Paradoxically when you look at Scorsese's back catalogue his movies tend to move across different narrative landscapes that have little to do thematically with the gangster movies he is renowned for. However because of the attachment cinema audiences have to his movies this meant that Boardwalk Empire was always going to be a success because of the name attached to the series. Another result of this factor was that despite the fact the series was not iconoclastic, it still reached an audience and found success because of its relationship to cinema.

I also remember the joyous day in 2007 when the Blu Ray edition of the first series of Mad Men (2007) first arrived on my doorstep. The show was produced by Lionsgate and it was one of the first times I had ever seen the Lionsgate logo on screen. Looking back on this moment now when Lionsgate has grown to be the box office behemoth behind The Hunger Games trilogy and now the Twilight franchise too (the company recently purchased Summit entertainment). It would not be superfluous to suggest that when the Twilight movies are rebooted, then television may well feature in any continuation of that series.

Disney's Marvel studios recently sanctioned the Agents of Shield television show and the latest episode was directly linked to the events of Thor: The Dark World (2013). When you look at the success of the long running television show True Blood, its main character Sookie was played by Canadian actress Anna Paquin. Paquin was already one of the youngest Oscar winners in history for her performance in Jane Campion's The Piano (1993) and she had also featured in three X-Men movies prior to working on the popular vampire series. Homeland features Claire Danes who was already a star after roles in Romeo and Juliet (1996), Stardust (2007) and Terminator: 3 Rise of the Machines (2003). Ironically Dane's career had gained traction from early HBO appearances and on the beautifully surreal series My So Called Life.

  • Claire Danes in Homeland

I would also suggest that the improvement in television over the past eight years has also meant that you get to see your favourite actors feature in more roles and in more arenas. Game of Thrones actress Natalie Dormer recently appeared in Rush (2013), The Counsellor and she will also feature in the last two Hunger Games movies. While Olivia Wilde went from the schmaltzy but cool teen series The OC to successful Hollywood career. The British actor Benedict Cumberbatch's star has risen to the stratosphere after he redefined Sherlock Homes for the BBC.
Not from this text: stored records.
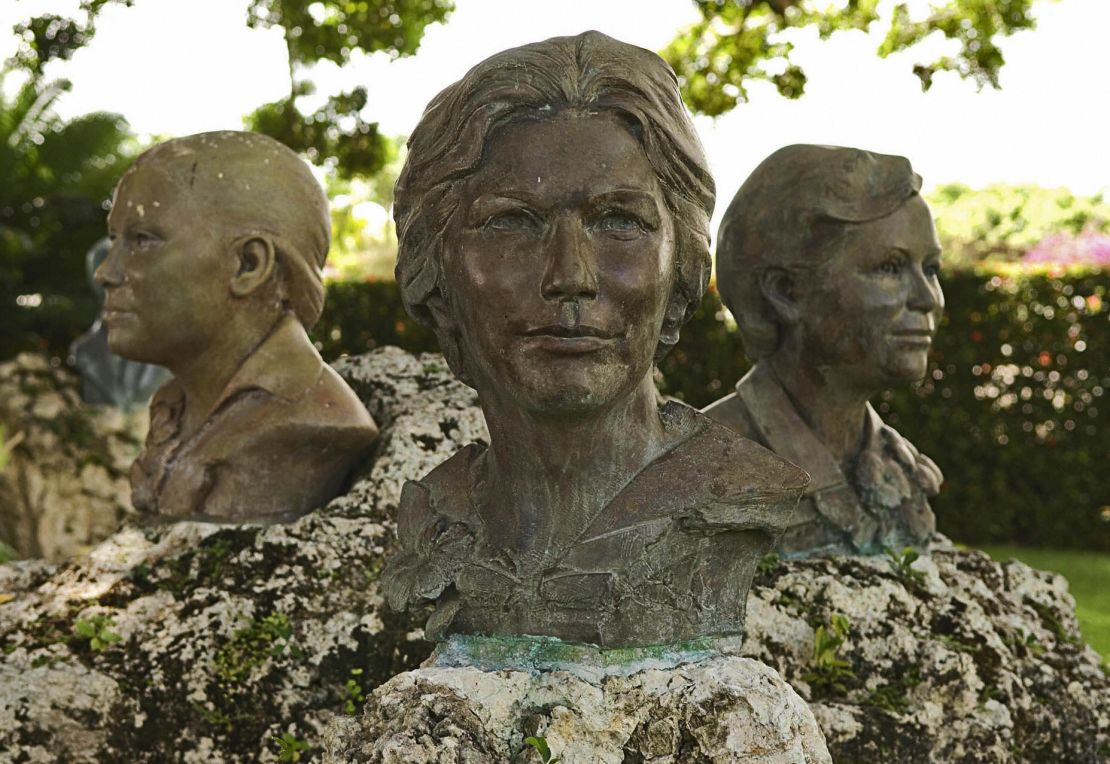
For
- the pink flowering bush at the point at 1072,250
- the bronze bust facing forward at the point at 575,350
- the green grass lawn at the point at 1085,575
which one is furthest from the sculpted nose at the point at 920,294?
the pink flowering bush at the point at 1072,250

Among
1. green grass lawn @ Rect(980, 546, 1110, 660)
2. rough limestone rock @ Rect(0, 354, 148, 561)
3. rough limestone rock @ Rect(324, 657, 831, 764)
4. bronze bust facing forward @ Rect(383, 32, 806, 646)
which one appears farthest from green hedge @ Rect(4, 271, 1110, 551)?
rough limestone rock @ Rect(324, 657, 831, 764)

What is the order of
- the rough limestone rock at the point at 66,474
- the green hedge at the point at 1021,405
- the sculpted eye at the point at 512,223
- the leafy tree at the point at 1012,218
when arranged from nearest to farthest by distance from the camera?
the sculpted eye at the point at 512,223 < the rough limestone rock at the point at 66,474 < the green hedge at the point at 1021,405 < the leafy tree at the point at 1012,218

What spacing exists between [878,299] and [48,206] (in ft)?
31.3

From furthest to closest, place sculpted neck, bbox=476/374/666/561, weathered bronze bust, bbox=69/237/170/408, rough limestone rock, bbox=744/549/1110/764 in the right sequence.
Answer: weathered bronze bust, bbox=69/237/170/408
rough limestone rock, bbox=744/549/1110/764
sculpted neck, bbox=476/374/666/561

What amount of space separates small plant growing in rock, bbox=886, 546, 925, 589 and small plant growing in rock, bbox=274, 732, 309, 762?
6.46 feet

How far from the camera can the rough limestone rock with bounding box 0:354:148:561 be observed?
9.19 metres

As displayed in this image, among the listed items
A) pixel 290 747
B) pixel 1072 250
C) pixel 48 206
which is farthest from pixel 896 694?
pixel 1072 250

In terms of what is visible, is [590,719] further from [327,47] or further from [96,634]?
[327,47]

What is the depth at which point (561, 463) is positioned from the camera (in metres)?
3.04

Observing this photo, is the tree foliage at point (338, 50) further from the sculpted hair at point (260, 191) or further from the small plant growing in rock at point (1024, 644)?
the small plant growing in rock at point (1024, 644)

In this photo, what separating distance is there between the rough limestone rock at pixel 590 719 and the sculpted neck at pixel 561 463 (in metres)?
0.34

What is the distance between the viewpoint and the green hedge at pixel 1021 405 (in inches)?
→ 380

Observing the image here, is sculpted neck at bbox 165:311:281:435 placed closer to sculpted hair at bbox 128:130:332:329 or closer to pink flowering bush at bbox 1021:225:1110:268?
sculpted hair at bbox 128:130:332:329

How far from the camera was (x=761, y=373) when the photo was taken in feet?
15.7
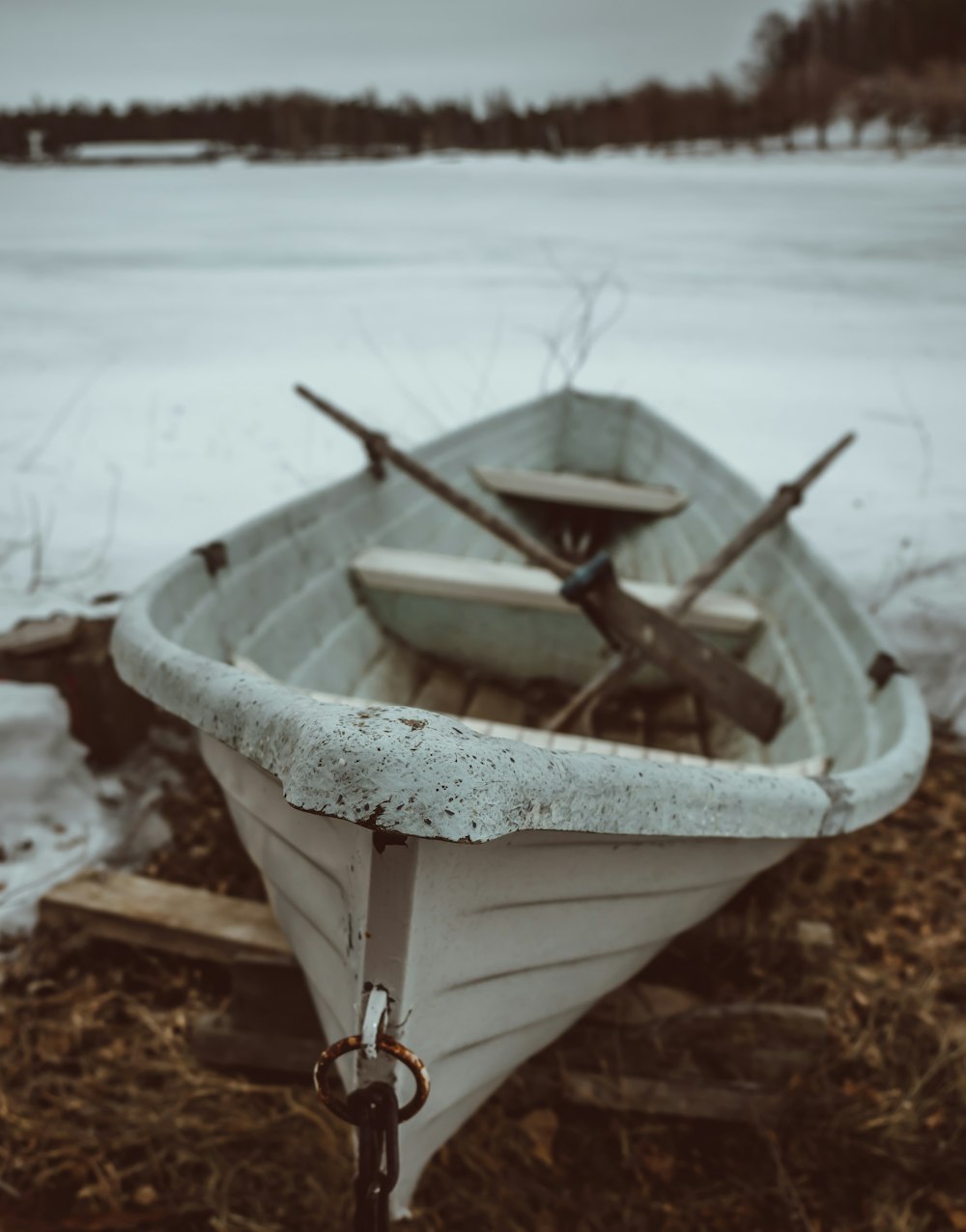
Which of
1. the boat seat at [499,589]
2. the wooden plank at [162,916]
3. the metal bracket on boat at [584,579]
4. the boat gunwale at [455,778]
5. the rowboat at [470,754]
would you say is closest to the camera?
the boat gunwale at [455,778]

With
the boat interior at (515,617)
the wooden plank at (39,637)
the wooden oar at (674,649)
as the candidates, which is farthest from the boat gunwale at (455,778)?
the wooden plank at (39,637)

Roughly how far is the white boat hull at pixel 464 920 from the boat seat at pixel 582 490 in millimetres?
2376

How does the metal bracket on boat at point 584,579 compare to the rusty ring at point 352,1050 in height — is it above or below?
above

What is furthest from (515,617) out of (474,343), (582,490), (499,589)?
(474,343)

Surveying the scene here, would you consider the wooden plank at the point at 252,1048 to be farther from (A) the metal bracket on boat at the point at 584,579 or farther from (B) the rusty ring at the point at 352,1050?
(A) the metal bracket on boat at the point at 584,579

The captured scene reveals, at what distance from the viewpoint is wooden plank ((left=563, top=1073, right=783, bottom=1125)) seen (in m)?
1.84

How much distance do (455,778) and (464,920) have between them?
393 millimetres

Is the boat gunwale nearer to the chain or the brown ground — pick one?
the chain

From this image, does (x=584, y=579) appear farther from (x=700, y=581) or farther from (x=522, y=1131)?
(x=522, y=1131)

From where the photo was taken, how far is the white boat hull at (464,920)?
103cm

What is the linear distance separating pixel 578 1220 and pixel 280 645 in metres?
1.53

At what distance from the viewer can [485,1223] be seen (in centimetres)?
174

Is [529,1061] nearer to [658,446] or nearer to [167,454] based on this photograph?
[658,446]

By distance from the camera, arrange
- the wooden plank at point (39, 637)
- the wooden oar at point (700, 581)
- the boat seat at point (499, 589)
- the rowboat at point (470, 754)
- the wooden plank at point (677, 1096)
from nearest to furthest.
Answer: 1. the rowboat at point (470, 754)
2. the wooden plank at point (677, 1096)
3. the wooden oar at point (700, 581)
4. the wooden plank at point (39, 637)
5. the boat seat at point (499, 589)
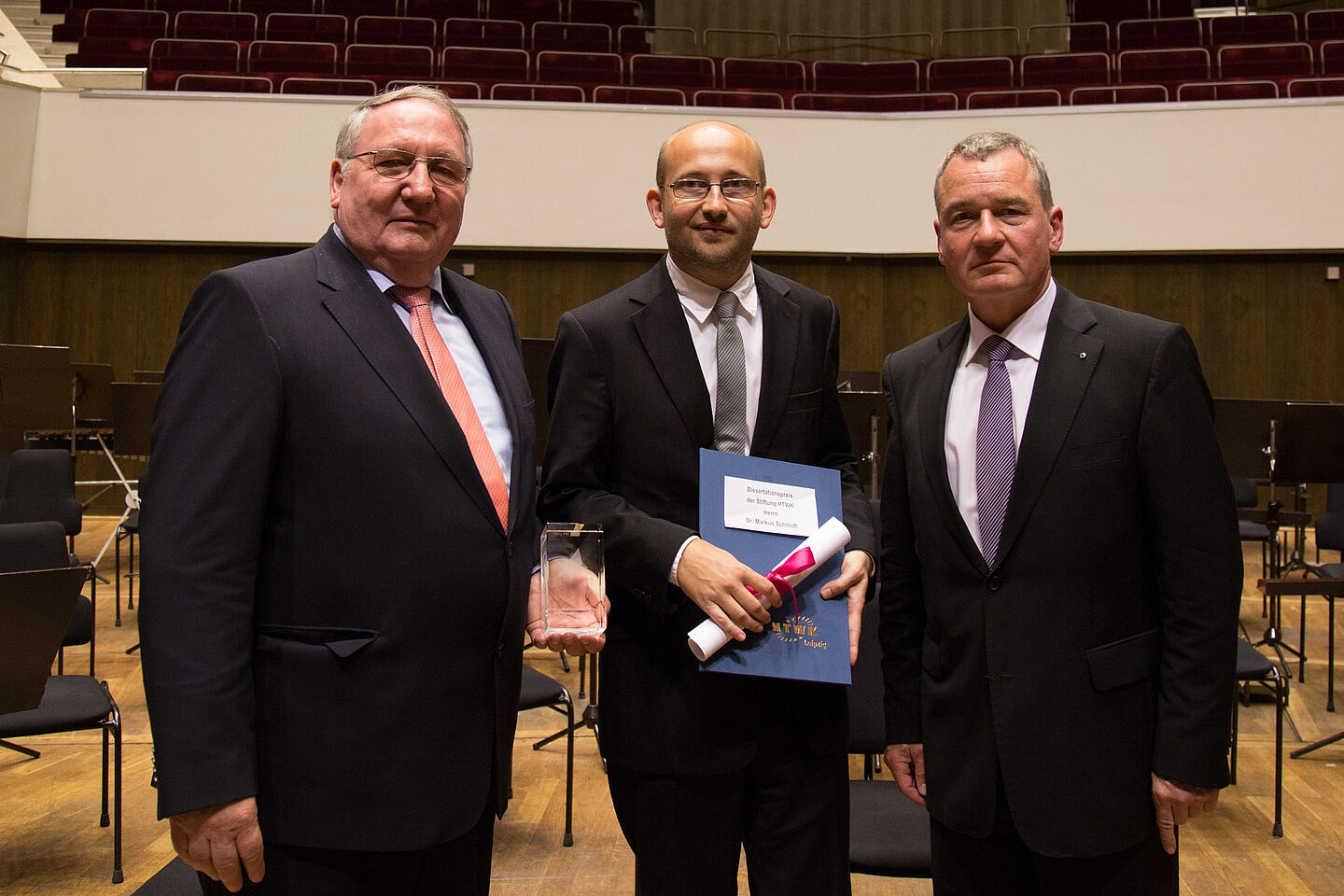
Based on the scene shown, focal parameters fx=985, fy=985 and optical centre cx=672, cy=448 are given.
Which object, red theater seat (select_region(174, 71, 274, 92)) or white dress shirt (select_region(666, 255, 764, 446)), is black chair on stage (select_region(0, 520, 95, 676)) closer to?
white dress shirt (select_region(666, 255, 764, 446))

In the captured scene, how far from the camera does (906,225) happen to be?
29.1 ft

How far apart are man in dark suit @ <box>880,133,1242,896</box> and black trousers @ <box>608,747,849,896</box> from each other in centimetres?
18

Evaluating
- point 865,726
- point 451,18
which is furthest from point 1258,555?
point 451,18

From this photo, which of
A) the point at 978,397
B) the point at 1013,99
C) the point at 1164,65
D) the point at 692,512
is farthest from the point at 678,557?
the point at 1164,65

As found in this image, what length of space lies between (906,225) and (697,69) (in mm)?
2742

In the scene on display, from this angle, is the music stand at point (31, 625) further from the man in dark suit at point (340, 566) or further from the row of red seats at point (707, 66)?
the row of red seats at point (707, 66)

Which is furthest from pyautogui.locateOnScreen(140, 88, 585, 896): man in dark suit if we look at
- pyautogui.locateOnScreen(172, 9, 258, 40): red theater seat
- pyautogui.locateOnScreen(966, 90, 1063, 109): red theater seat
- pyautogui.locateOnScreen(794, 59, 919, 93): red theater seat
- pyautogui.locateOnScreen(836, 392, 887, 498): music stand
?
pyautogui.locateOnScreen(172, 9, 258, 40): red theater seat

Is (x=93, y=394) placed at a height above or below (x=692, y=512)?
above

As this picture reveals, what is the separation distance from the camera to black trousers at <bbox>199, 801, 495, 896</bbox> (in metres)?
1.31

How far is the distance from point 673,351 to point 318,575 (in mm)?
682

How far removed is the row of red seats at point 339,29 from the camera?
10.2 metres

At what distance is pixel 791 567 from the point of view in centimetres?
149

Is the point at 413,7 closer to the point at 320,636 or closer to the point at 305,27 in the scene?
the point at 305,27

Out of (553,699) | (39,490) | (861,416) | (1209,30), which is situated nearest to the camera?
(553,699)
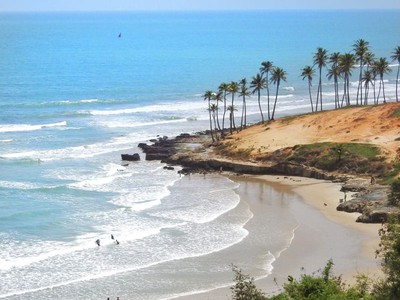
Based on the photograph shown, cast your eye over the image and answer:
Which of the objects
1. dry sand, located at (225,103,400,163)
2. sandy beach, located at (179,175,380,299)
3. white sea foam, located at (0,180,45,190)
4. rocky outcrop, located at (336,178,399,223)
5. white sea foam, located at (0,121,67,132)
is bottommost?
sandy beach, located at (179,175,380,299)

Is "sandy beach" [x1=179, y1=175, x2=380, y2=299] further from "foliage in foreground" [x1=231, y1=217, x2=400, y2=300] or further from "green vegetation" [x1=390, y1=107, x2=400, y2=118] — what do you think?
"green vegetation" [x1=390, y1=107, x2=400, y2=118]

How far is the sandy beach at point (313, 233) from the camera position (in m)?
45.9

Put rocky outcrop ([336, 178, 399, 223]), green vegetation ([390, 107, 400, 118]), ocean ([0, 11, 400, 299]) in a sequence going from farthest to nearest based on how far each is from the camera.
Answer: green vegetation ([390, 107, 400, 118]) < rocky outcrop ([336, 178, 399, 223]) < ocean ([0, 11, 400, 299])

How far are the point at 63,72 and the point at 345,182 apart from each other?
11109cm

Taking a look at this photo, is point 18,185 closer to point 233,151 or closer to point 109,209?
point 109,209

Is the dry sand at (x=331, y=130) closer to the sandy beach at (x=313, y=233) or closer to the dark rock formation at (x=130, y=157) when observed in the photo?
the sandy beach at (x=313, y=233)

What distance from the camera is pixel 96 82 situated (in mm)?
152500

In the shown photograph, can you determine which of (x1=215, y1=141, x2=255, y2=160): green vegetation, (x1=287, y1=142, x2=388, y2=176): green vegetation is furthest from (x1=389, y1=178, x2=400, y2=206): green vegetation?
(x1=215, y1=141, x2=255, y2=160): green vegetation

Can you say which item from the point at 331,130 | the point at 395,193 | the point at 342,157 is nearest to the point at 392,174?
the point at 342,157

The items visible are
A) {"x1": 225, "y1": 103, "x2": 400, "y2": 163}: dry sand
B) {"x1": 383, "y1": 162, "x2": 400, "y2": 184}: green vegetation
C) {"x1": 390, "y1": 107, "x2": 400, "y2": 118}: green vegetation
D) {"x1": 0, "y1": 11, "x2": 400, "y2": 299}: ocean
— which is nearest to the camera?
{"x1": 0, "y1": 11, "x2": 400, "y2": 299}: ocean

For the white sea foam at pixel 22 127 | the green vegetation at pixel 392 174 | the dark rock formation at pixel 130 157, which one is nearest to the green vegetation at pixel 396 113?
the green vegetation at pixel 392 174

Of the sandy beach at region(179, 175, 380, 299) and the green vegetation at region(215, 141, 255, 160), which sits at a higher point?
the green vegetation at region(215, 141, 255, 160)

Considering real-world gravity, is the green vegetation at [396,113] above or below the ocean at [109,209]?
above

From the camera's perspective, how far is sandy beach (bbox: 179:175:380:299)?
4594cm
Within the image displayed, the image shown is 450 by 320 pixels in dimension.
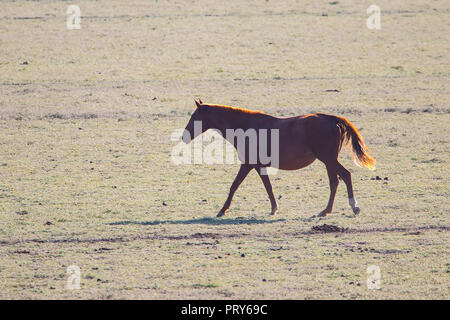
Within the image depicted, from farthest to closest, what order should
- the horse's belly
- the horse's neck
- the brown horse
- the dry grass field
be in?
the horse's neck < the horse's belly < the brown horse < the dry grass field

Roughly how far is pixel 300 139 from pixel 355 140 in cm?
87

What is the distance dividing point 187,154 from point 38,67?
10.7 m

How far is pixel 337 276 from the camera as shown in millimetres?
9297

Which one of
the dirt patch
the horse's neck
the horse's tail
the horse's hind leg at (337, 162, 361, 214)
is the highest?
the horse's neck

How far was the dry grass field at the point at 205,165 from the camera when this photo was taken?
957cm

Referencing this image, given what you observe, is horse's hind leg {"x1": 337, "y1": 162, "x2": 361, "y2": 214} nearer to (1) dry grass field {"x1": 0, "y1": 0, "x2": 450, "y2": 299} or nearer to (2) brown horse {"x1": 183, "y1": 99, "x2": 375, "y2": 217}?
(2) brown horse {"x1": 183, "y1": 99, "x2": 375, "y2": 217}

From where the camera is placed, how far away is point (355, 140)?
12.0m

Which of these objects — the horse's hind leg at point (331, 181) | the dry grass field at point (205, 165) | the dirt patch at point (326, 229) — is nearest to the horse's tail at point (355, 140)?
the horse's hind leg at point (331, 181)

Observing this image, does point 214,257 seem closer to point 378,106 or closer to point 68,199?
point 68,199

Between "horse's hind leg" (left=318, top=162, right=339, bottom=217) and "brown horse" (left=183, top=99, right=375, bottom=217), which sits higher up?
"brown horse" (left=183, top=99, right=375, bottom=217)

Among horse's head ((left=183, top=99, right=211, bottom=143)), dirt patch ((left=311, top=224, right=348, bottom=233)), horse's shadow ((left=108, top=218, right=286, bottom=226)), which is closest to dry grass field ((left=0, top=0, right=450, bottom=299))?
horse's shadow ((left=108, top=218, right=286, bottom=226))

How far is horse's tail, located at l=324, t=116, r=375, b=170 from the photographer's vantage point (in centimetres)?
1190

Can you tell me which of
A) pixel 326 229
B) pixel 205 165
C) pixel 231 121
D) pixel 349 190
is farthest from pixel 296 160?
pixel 205 165

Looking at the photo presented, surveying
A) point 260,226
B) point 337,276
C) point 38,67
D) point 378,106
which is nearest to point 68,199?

My point here is that the union between cinema and television is something to savour as most of us are simply fans of these actors. Now we get to see them on television and on the cinema screen, to me that is something to celebrate. My one caveat would be that I hope this new union does not hinder the potential career of an actor or actress working in TV because the role went to a multiplex star.

In short, next year I will see Matthew McConaughey work with Christopher Nolan for two or more hours, then I will probably sit down with the True Detective box set and watch him for eight episodes of crime drama. For that fact alone the union between movies and TV can only be a good thing.